Former FBI official to talk world security
November 18, 2019
A former FBI assistant director for counterintelligence will deliver a lecture on “Seeking Security in an Unstable World” at 8 p.m. Tuesday in the Great Hall of the Memorial Union.
The lecturer, Frank Figliuzzi, will talk about security in the current world where conflict often surrounds terrorists and other non-state actors without having well-thought out rules of engagement, said Karen Kedrowski, director of the Carrie Chapman Catt Center for Women and Politics.
“[T]hen you add to that an unconventional president who has very specific views on foreign policy and takes a different view towards our responsibilities to our allies through NATO or other agreements and has a more casual approach with actors, you know, state leaders and so forth,” Kedrowski said. “So that does lead to a certain amount of uncertainty.”
Kedrowski said Figliuzzi is also expected to comment on the Ukrainian situation in current news but that it is not related to the impeachment inquiry.
“I think [Figliuzzi will] talk about what normal foreign policy looks like and how the exchange between President Trump and President Zelensky that’s at the center of all of this is not conventional foreign policymaking and whether or not that’s helpful, harmful, neither […] those kinds of things,” Kedrowski said.

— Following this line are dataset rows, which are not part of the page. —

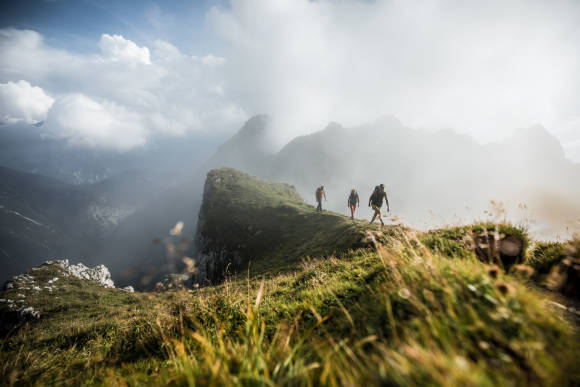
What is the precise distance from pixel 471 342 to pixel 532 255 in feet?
22.7

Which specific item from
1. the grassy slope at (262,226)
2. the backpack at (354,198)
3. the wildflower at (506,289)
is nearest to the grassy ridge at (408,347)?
the wildflower at (506,289)

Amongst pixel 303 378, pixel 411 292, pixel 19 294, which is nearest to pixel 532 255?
pixel 411 292

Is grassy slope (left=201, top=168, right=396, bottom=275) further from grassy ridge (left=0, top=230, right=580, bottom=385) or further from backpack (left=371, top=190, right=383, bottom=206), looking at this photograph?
grassy ridge (left=0, top=230, right=580, bottom=385)

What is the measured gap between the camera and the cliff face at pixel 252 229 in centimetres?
3275

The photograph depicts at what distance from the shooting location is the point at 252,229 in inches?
1934

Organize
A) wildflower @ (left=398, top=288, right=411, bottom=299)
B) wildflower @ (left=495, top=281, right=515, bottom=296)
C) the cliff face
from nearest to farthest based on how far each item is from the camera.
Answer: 1. wildflower @ (left=495, top=281, right=515, bottom=296)
2. wildflower @ (left=398, top=288, right=411, bottom=299)
3. the cliff face

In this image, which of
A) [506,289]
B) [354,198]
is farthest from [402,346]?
[354,198]

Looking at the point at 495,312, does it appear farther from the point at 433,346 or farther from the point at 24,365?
the point at 24,365

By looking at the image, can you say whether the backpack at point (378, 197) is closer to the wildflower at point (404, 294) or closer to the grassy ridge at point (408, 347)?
the grassy ridge at point (408, 347)

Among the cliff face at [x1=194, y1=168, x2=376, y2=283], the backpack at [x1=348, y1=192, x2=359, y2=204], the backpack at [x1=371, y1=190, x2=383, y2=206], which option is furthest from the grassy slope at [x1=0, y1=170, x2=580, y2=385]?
the cliff face at [x1=194, y1=168, x2=376, y2=283]

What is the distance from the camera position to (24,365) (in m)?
3.44

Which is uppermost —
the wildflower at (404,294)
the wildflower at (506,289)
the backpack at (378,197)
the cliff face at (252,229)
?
the backpack at (378,197)

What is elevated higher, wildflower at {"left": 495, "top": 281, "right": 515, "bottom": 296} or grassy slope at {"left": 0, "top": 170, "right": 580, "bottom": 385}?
wildflower at {"left": 495, "top": 281, "right": 515, "bottom": 296}

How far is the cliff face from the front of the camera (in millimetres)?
32750
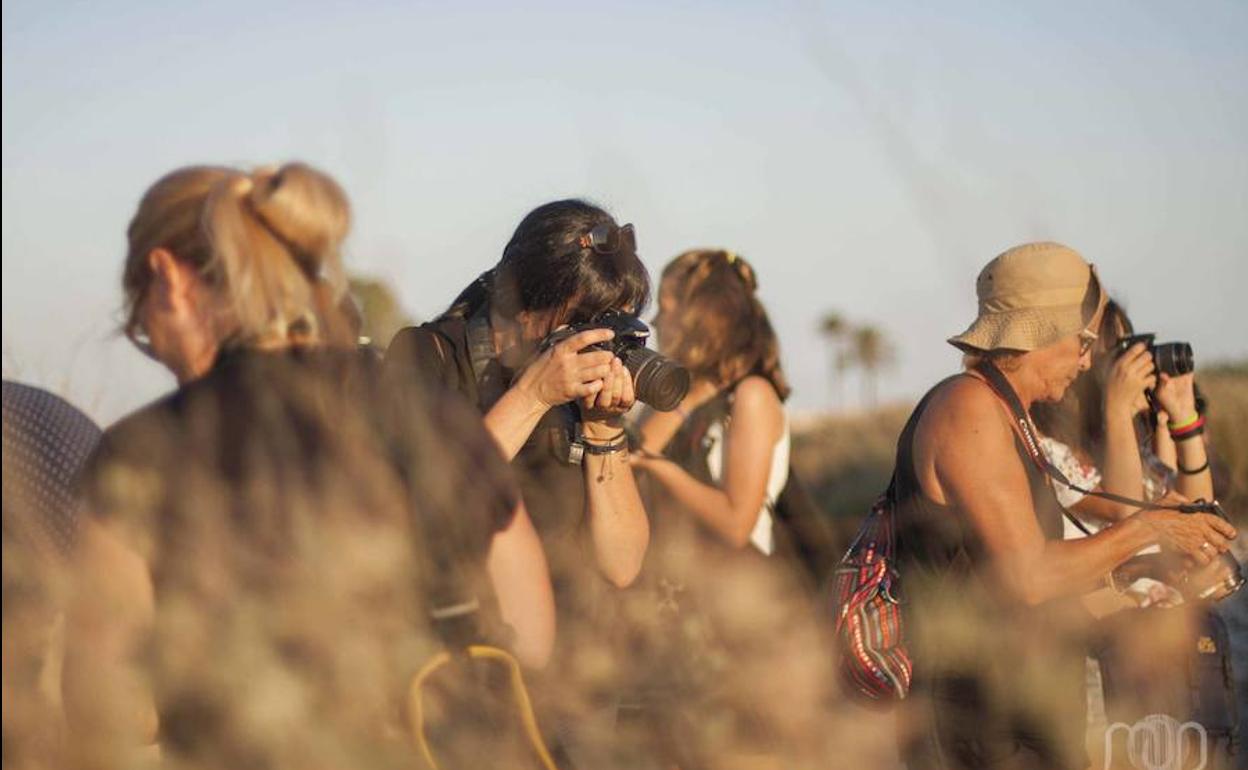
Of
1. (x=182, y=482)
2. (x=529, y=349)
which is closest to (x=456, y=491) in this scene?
(x=182, y=482)

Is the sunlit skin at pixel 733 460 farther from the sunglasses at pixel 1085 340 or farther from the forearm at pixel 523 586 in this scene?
the forearm at pixel 523 586

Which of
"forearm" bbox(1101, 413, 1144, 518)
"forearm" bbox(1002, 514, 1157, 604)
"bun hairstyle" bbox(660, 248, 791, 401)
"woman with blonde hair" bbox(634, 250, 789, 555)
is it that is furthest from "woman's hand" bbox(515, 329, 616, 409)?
"forearm" bbox(1101, 413, 1144, 518)

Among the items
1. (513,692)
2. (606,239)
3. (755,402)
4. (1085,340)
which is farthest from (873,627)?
(755,402)

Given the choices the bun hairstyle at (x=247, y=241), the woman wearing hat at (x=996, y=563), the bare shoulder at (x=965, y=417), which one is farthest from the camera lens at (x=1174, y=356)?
the bun hairstyle at (x=247, y=241)

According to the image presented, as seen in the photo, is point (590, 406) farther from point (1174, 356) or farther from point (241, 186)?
point (1174, 356)

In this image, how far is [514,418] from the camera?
3086 mm

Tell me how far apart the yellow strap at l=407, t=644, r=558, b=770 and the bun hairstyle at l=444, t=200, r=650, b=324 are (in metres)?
1.07

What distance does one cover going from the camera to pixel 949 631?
3.20 meters

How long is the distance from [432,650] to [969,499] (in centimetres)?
135

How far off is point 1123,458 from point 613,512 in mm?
1653

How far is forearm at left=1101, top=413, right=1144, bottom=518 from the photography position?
13.4 feet

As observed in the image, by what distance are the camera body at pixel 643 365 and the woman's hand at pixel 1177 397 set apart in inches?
69.6

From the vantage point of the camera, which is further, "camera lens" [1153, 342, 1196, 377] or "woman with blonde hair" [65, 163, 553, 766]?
"camera lens" [1153, 342, 1196, 377]

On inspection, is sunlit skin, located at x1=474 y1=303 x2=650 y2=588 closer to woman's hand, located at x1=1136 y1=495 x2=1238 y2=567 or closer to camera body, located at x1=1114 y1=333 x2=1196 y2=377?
woman's hand, located at x1=1136 y1=495 x2=1238 y2=567
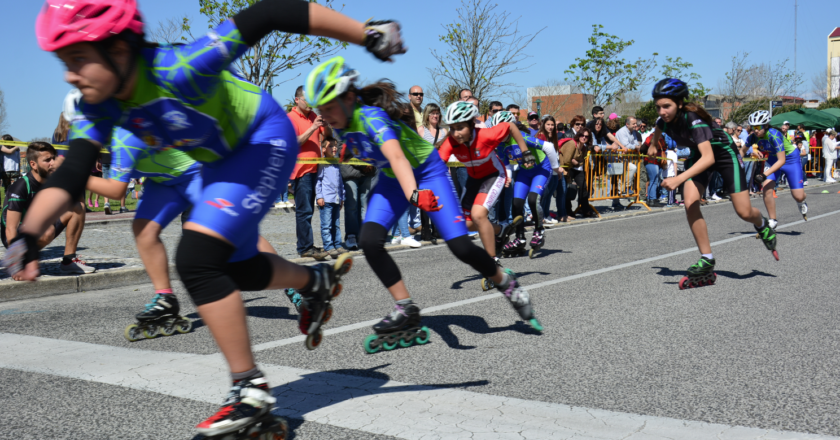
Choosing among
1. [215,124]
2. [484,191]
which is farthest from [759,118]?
[215,124]

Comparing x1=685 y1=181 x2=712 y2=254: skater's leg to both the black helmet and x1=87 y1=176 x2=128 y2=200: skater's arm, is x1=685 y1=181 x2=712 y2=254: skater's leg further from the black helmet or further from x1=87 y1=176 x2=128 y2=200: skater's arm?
x1=87 y1=176 x2=128 y2=200: skater's arm

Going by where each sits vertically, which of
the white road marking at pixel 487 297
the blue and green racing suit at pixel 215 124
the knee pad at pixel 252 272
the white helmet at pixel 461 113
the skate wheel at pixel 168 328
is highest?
the white helmet at pixel 461 113

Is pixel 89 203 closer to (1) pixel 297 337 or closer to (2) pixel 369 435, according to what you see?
(1) pixel 297 337

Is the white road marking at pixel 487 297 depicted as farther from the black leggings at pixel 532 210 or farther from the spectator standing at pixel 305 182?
the spectator standing at pixel 305 182

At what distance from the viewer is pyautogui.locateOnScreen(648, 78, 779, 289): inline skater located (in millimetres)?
6910

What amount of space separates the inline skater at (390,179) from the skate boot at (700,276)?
Result: 2759 mm

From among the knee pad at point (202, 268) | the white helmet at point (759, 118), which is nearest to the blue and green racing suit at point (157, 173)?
the knee pad at point (202, 268)

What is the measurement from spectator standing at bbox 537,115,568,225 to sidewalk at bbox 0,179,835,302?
0.33m

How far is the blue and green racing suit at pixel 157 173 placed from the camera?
15.2 feet

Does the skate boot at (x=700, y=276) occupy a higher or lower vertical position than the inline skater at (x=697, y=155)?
lower

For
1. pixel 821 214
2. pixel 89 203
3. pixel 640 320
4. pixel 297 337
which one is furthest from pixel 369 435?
pixel 89 203

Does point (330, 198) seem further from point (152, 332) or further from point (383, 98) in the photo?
point (383, 98)

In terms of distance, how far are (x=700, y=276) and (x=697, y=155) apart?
1270mm

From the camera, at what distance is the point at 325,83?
4.29m
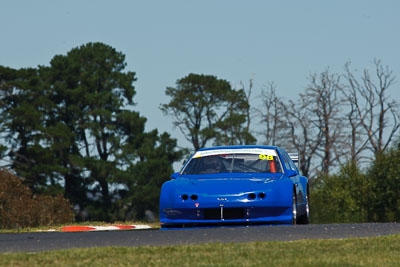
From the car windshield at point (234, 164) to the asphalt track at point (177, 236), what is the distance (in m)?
2.00

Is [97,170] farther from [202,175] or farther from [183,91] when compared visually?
[202,175]

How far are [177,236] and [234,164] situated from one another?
12.0ft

This lecture is the annual Manatt-Phelps Lecture in Political Science, which began in 2002 with Charles T. Manatt delivering the first lecture. Manatt was a former U.S. ambassador to the Dominican Republic and a Democratic National Committee chairman.
“It’s a great opportunity to have high profile leaders come in and speak with our students because they can hear from people who have a breadth of expertise and experiences that they would not otherwise be exposed to,” Kedrowski said.

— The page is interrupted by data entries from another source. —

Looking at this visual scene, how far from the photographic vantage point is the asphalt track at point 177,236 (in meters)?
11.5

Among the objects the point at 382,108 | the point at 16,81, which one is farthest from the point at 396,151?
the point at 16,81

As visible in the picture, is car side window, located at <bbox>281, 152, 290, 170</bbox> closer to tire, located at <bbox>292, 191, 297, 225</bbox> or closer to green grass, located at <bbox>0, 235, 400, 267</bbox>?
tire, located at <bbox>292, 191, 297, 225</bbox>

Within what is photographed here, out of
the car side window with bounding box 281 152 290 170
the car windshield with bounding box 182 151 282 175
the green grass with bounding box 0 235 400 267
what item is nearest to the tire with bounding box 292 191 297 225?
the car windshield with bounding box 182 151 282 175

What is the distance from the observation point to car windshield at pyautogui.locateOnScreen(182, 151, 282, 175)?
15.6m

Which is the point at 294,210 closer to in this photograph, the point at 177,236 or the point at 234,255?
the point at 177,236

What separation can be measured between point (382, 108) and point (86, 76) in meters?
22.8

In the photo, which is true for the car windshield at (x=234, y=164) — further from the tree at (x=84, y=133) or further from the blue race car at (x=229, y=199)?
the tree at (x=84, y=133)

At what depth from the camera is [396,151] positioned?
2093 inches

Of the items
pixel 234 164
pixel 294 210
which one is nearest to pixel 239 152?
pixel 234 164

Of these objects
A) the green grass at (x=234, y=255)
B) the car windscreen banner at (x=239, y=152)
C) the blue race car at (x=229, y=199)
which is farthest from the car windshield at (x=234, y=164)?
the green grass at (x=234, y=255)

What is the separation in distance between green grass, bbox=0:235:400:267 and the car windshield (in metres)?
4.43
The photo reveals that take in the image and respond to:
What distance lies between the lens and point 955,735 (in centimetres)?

Figliuzzi will also conduct a student question and answer session at 4 p.m. Tuesday in Catt 302 to discuss careers in the FBI. This session is open to anyone interested.
“The FBI takes people from [a] wide range of backgrounds,” Kedrowski said. “They need people who can do research, they need forensic chemists, they need engineers who can help work crime scenes, they need criminal justice students, they need attorneys. […] I think that there could be folks from any number of fields, […] as well as broadly across the liberal arts, that might be interested in hearing about this and learning about what a career in the FBI is like.”